System X is a modernized implementation of a POSIX system. It can replace both UNIX System V and Linux's Systemd or be partly used to supplement an existing system.
The goals for System X are derived from the wisdom I've gained from experience as well as the wisdom of the Unix philosophy.
- Small footprint - The entire system should fit on a floppy.
- Portability - Only rely on POSIX, C++ and statically linked platform libraries with the same restrictions.
- Multi-platform support - At compile-time, use custom code to support specific kernels when most beneficial.
- Fault tolerance - Recover from errors or fail gracefully but don't hang or crash.
- Modular but integrated - Components should be trivial to replace and able to work together or function independently.
- Text, not binaries - Configuration and log files should be readable with a generic text editor.

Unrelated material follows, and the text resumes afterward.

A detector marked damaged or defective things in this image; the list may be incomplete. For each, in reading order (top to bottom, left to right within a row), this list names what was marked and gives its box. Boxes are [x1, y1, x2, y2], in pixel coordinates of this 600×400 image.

- Well documented - Generated documentation and code comments are not sufficient.
System X components currently being worked on.

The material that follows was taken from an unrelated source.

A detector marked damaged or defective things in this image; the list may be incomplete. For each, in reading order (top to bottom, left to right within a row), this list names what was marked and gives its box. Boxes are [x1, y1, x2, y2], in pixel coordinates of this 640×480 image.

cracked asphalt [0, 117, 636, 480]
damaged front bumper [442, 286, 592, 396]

- Service Connector File System - A FUSE filesystem to manage service sockets.
- Initializer - A minimal init system that ensures the SCFS is mounted, Config daemon runs then Director daemon runs or bails out to an emergency shell.
- Executor - A small tool to setup an environment for and then execute a program.
- Director Daemon - A dependency and runlevel based daemon management daemon.
- Configuration Daemon - Abstracts /etc configuration file interface/notifies of configuration updates.
- System Logger Daemon - A RFC compliant system logger that logs in an efficient searchable text format.
- Logging Daemon - A reliable file logger that refuses to fail.
- Event Daemon - A hardware event notification daemon.
- Device Daemon - A devfs maintenance daemon.
- Public Domain Toolkit - A minimalist event-driven toolkit that can be compiled into any program.
- Incanto - A code generator for using sockets in SCFS as an IPC mechanism.